Data shown:
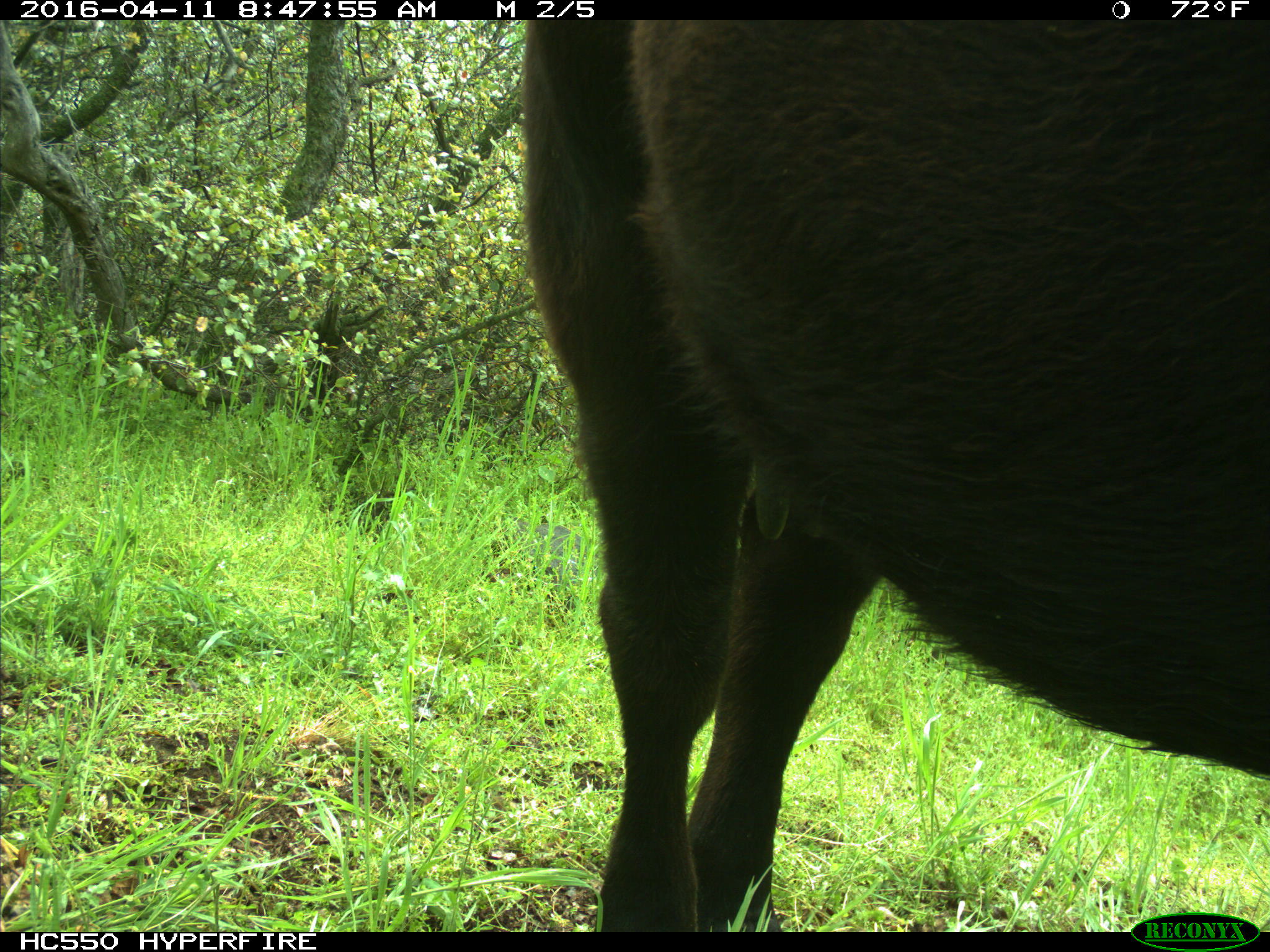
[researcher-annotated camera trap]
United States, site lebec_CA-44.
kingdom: Animalia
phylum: Chordata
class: Mammalia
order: Artiodactyla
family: Bovidae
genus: Bos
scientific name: Bos taurus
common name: domestic cow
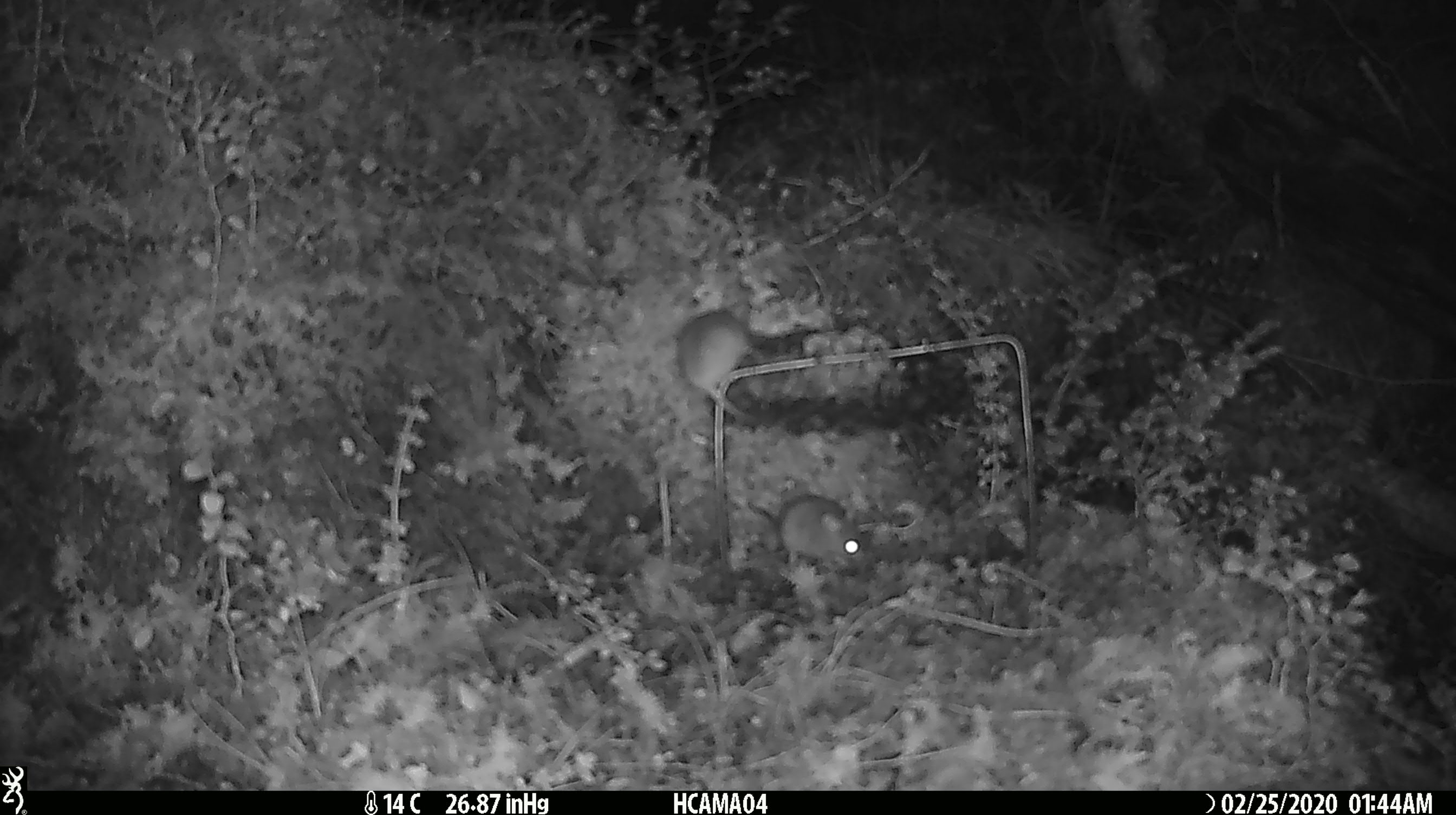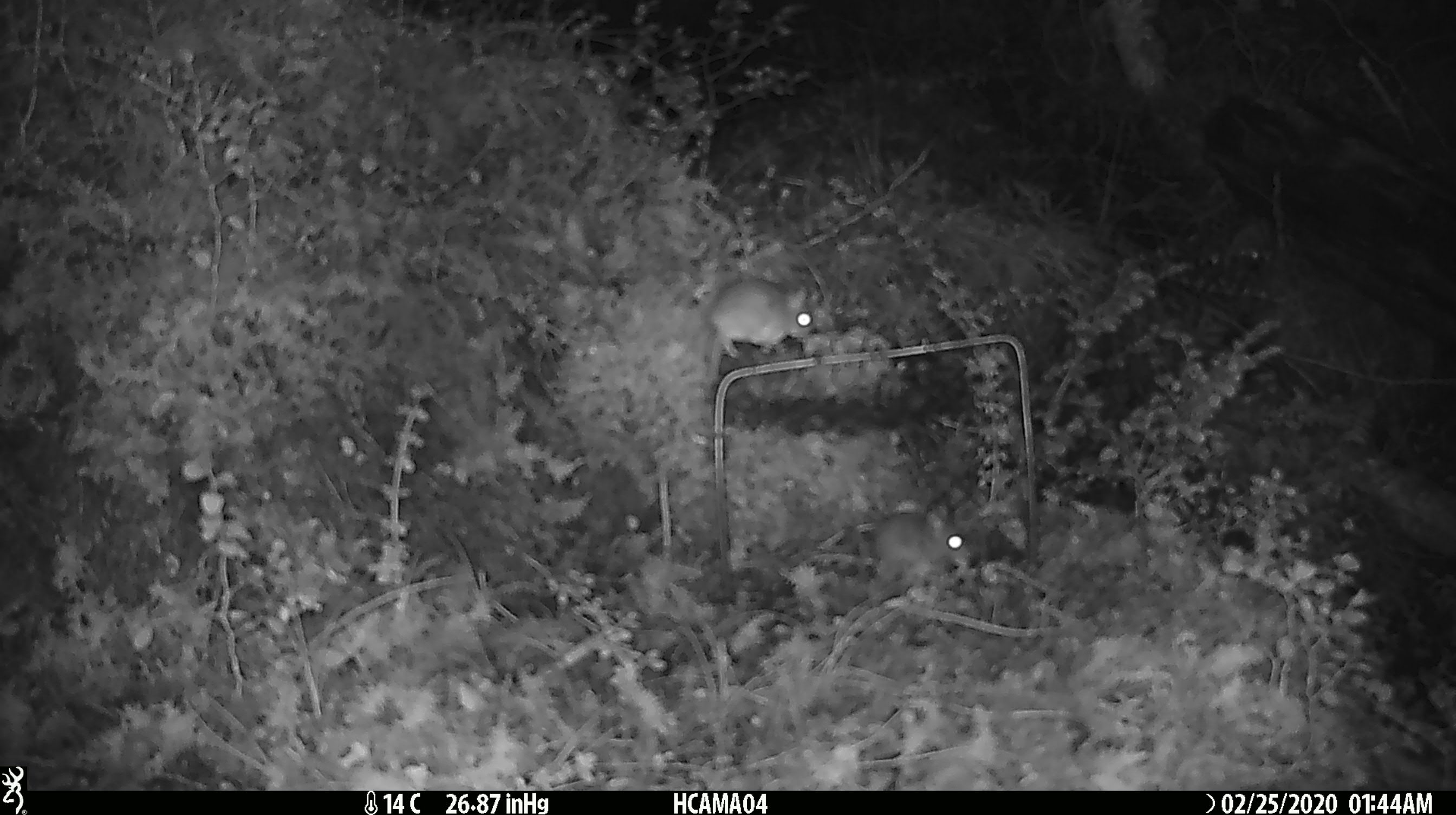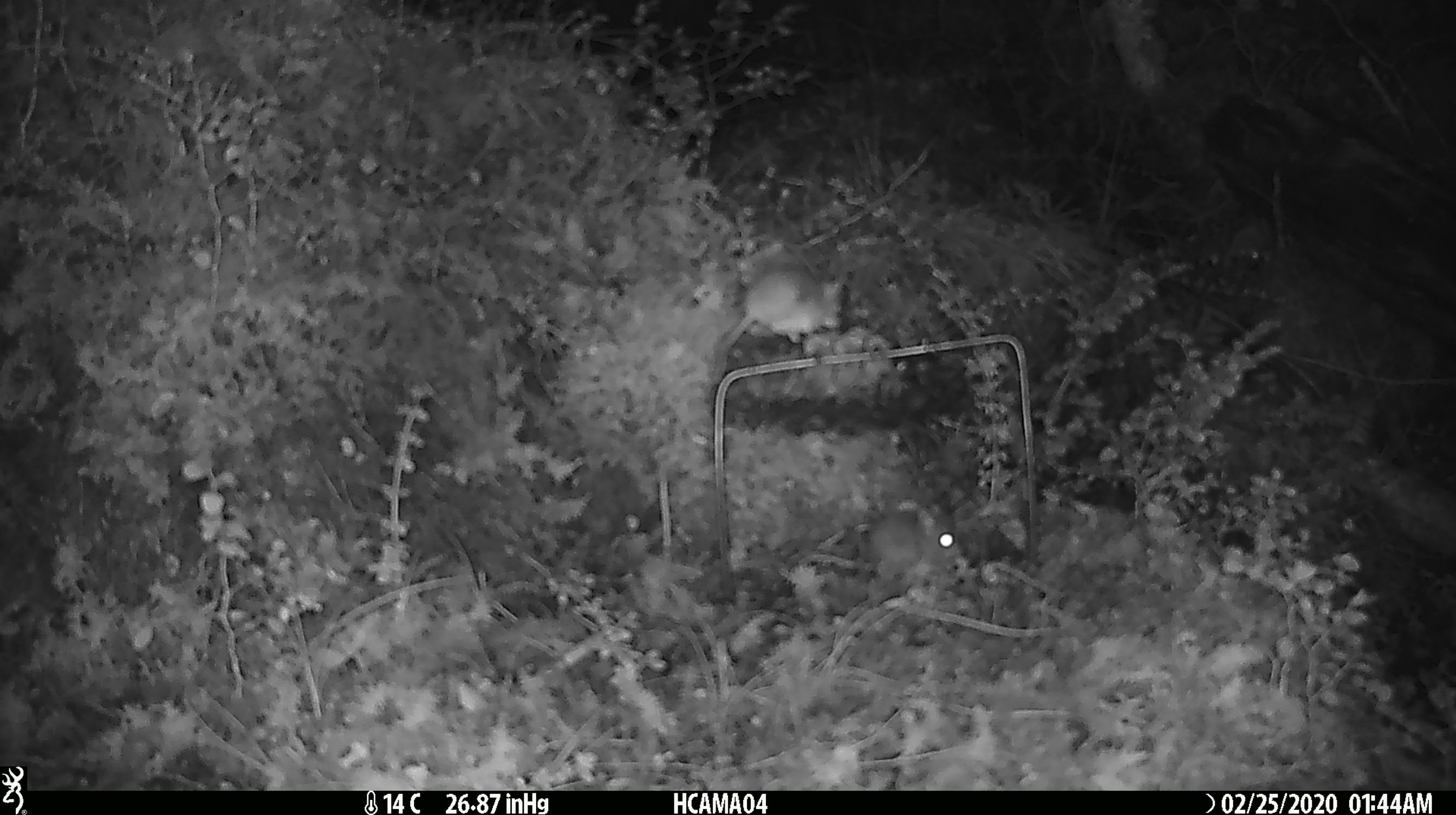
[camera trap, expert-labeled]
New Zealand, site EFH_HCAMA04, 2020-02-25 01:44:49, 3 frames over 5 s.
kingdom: Animalia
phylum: Chordata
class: Mammalia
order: Rodentia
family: Muridae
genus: Mus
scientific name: Mus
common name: mouse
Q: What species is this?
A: Mouse (Mus).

Work request: Your answer must consist of every line in the listing that contains "trap".

Result for this task:
[researcher-annotated camera trap]
[camera trap, expert-labeled]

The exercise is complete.